I spent an hour this afternoon uprooting all of the annuals that were thriving when I left and had been killed by frost before I got home.  There's nothing more cheerful that driving up to your house on a cloudy, windy, rainy day to find a row of pots sporting blackened and dead coleus.  Welcome home!  Cleaning out the pots and moving them against the house let the mums shine.  Now that a bunch of them are blooming I think the purple ones look fine.  I'd still rather have had the bronze and cranberry ones instead but flowers are flowers.

Look at what I found in back when I was cutting the dead and dying fern fronds, bleeding hearts, and peonies.  It's a honeysuckle flower or cluster of flowers.  There's one dark red snapdragon flower out there too.  Party on, flowers!  The best part of driving all of the leaves and plants to the yard waste was that I also trimmed back the mints so that they could hunker down between the bales and the timbers so my car smells great, minty and earthy.  Mmm.



Yesterday I didn't hurry home.  I realized as I was loading the car that for the first time in... forever I didn't have to be home so even though the weather was rainy, sleety, snowy, and just plain rotten I doodled around from village to village along the bay shore, from store to store.  I stopped for some good olive oil and fig balsamic vinegar at Curt's Oilerie in Fish Creek and went across the parking lot to the Peninsula Bookman for a copy of LaVyrle Spencer's one Door County title, Bitter Sweet.  (that's for you, cda)  Then I went down a few blocks to Beach People and Lake People.  In the last store I overheard the lady say that there was an alpaca store around the corner so I had to investigate (of course, I did).  It's from a farm (ranch?) in Luxemburg which is about 20 miles north of Green Bay.  Never heard of it.  Most of the wares in the tiny store were garments, socks, etc. made from their fleece by Peruvian knitters but they did have a few baskets of yarn.  So I bought some (you knew I would, right?), but only these 2 skeins.  I thought I'd knit a white hat and use the burgundy as an accent color.  I feel I've matured because I gave thought to what I'd make before I just snatched the stuff up.  Progress.
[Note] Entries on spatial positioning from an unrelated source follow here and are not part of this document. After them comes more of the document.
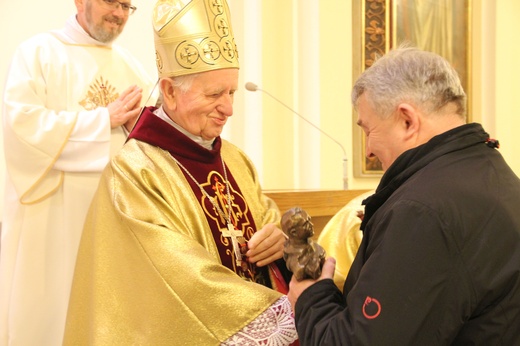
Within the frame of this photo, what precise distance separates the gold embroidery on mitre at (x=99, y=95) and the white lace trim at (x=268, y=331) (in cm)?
182

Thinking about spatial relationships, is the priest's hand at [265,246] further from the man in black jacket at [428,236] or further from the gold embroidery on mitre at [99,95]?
the gold embroidery on mitre at [99,95]

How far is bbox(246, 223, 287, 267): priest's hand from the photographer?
2.72 m

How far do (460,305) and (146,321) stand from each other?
44.3 inches

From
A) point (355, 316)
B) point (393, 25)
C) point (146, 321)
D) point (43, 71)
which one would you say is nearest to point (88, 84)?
point (43, 71)

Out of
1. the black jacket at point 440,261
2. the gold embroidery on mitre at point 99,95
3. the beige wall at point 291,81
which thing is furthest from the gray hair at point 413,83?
the beige wall at point 291,81

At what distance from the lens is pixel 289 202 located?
142 inches

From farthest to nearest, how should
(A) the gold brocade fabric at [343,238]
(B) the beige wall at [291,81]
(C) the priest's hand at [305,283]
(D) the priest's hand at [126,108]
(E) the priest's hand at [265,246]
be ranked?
(B) the beige wall at [291,81] → (D) the priest's hand at [126,108] → (A) the gold brocade fabric at [343,238] → (E) the priest's hand at [265,246] → (C) the priest's hand at [305,283]

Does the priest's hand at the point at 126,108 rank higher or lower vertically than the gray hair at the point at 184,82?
lower

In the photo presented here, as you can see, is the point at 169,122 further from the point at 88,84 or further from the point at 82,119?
the point at 88,84

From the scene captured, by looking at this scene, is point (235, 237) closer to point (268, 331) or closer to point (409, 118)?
point (268, 331)

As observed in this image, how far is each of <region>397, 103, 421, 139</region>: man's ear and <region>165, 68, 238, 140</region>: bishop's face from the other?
0.95m

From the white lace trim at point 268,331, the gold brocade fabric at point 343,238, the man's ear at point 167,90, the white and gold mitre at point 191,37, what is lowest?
the white lace trim at point 268,331

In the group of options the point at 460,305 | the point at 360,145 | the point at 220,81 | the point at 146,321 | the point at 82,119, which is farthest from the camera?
the point at 360,145

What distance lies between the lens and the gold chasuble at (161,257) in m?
2.38
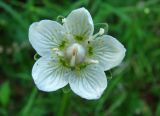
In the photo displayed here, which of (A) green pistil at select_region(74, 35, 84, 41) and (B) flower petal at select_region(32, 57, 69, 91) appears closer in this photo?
(B) flower petal at select_region(32, 57, 69, 91)

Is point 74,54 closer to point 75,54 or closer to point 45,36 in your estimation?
point 75,54

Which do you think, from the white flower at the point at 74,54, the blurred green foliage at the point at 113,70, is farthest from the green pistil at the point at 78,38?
the blurred green foliage at the point at 113,70

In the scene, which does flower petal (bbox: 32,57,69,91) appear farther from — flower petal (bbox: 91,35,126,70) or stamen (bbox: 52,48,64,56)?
flower petal (bbox: 91,35,126,70)

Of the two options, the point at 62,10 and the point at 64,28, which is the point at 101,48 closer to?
the point at 64,28

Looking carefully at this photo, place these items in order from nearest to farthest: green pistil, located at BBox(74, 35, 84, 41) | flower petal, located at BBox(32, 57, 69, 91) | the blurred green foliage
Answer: flower petal, located at BBox(32, 57, 69, 91) < green pistil, located at BBox(74, 35, 84, 41) < the blurred green foliage

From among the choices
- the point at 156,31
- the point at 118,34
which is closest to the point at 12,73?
the point at 118,34

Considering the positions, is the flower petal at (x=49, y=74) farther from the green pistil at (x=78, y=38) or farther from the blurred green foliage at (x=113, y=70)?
the blurred green foliage at (x=113, y=70)

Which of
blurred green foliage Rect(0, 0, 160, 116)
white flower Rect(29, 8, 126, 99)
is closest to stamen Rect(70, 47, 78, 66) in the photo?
white flower Rect(29, 8, 126, 99)
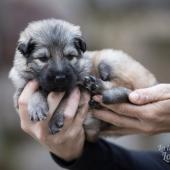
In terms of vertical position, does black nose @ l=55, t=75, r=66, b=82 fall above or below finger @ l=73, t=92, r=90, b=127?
above

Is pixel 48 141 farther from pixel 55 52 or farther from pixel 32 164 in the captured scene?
pixel 32 164

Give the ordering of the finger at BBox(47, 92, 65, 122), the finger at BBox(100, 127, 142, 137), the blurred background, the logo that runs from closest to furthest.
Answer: the finger at BBox(47, 92, 65, 122), the logo, the finger at BBox(100, 127, 142, 137), the blurred background

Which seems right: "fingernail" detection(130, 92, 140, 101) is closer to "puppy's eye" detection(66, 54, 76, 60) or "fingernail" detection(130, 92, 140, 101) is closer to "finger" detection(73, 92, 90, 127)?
"finger" detection(73, 92, 90, 127)

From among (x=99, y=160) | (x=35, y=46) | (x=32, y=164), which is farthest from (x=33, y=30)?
(x=32, y=164)

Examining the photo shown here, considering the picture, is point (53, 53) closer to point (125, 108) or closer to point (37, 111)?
point (37, 111)

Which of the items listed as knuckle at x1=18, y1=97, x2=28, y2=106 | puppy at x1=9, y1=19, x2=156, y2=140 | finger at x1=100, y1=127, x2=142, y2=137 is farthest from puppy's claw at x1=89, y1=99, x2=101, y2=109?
knuckle at x1=18, y1=97, x2=28, y2=106

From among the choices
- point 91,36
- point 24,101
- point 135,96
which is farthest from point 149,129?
point 91,36

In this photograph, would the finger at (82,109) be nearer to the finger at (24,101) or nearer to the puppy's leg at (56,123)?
the puppy's leg at (56,123)
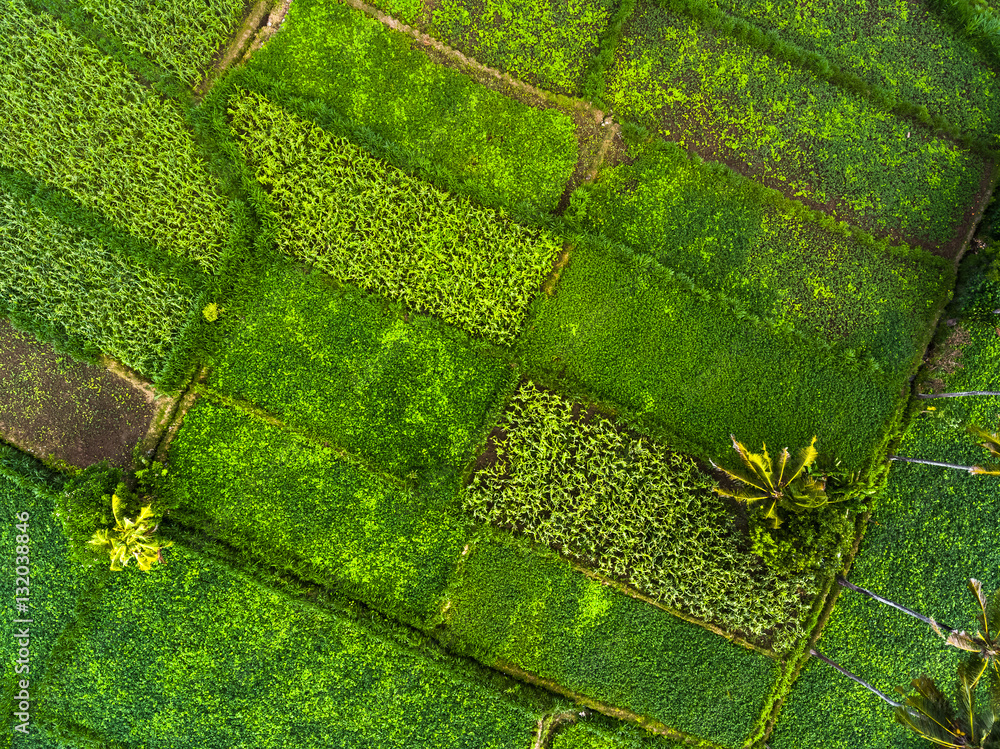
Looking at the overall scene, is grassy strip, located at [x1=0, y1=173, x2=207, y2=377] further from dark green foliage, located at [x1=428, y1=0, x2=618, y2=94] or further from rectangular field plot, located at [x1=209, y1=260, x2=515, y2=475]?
dark green foliage, located at [x1=428, y1=0, x2=618, y2=94]

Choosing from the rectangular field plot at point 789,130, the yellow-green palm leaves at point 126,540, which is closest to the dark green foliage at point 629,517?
the yellow-green palm leaves at point 126,540

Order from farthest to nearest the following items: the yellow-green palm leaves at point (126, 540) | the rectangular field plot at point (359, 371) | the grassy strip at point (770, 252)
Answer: the grassy strip at point (770, 252) < the rectangular field plot at point (359, 371) < the yellow-green palm leaves at point (126, 540)

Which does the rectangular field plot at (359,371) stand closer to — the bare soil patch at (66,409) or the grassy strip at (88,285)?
the grassy strip at (88,285)

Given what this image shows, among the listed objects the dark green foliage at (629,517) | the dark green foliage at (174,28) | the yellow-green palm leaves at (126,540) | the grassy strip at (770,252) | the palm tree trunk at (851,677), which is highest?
the grassy strip at (770,252)

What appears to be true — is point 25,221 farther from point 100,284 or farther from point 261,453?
point 261,453

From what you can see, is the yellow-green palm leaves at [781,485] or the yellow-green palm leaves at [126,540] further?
the yellow-green palm leaves at [781,485]

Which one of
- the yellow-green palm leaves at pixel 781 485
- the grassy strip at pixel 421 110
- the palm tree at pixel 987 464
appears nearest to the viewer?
the palm tree at pixel 987 464

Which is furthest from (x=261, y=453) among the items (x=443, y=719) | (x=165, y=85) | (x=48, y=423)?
(x=165, y=85)
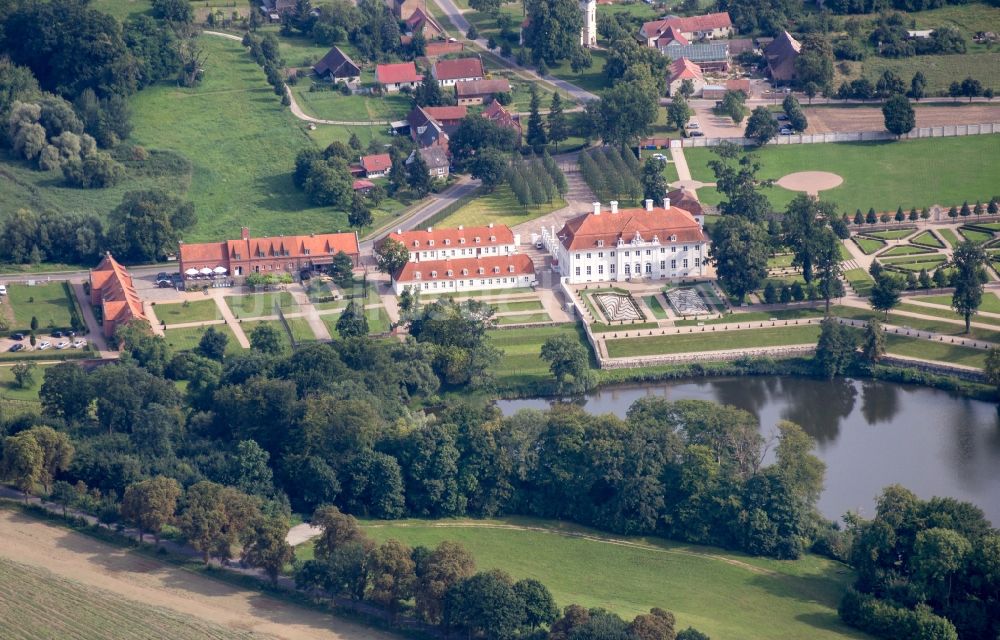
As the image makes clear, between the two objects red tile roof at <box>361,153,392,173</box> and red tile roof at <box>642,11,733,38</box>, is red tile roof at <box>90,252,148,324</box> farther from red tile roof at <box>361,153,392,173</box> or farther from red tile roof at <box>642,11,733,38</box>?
red tile roof at <box>642,11,733,38</box>

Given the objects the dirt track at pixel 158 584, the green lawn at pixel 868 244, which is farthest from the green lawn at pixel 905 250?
the dirt track at pixel 158 584

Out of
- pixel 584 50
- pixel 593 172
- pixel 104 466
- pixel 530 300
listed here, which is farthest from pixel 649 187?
pixel 104 466

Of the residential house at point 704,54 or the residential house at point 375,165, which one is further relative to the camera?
the residential house at point 704,54

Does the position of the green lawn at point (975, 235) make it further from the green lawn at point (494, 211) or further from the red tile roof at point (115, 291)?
the red tile roof at point (115, 291)

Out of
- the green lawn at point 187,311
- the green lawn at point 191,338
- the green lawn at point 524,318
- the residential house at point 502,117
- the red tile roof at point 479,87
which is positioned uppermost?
the red tile roof at point 479,87

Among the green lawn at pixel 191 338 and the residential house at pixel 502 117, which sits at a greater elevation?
the residential house at pixel 502 117

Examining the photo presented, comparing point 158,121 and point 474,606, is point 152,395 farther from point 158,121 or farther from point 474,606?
point 158,121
I did waaaaay more writing than knitting last week but I did manage about an inch of sock, I cast on the first gray Appleseed Mitt (but stopped when I got to the part that needs thinking about), and last night I cast on a second Appleseed Coaster.






I did a line edit of the manuscript on Monday and then worked on a couple new scenes the rest of the week.  Not as much as I'd hoped but I like all of the words I managed to pin to the paper.  I'm happy.

I didn't write a prompt last night.  I was tired and just unpacked, watched TV, ate the wrong things for supper, and went to bed.  I'll write tomorrow, I promise.
--Barbara

1 comment:

Aunt B said...

Sounds like you're re-born. That's what a week at The Clearing is supposed to do, isn't it? Renew your spirit for the coming winter. Love all the pictures you posted of that beautiful place. But glad to see the ones from your own back yard too. Good for you for thinking about what you'd knit before you bought the alpaca yarn but even if you hadn't, you know you'd have bought some. Who could resist??? Alpaca??? Definitely!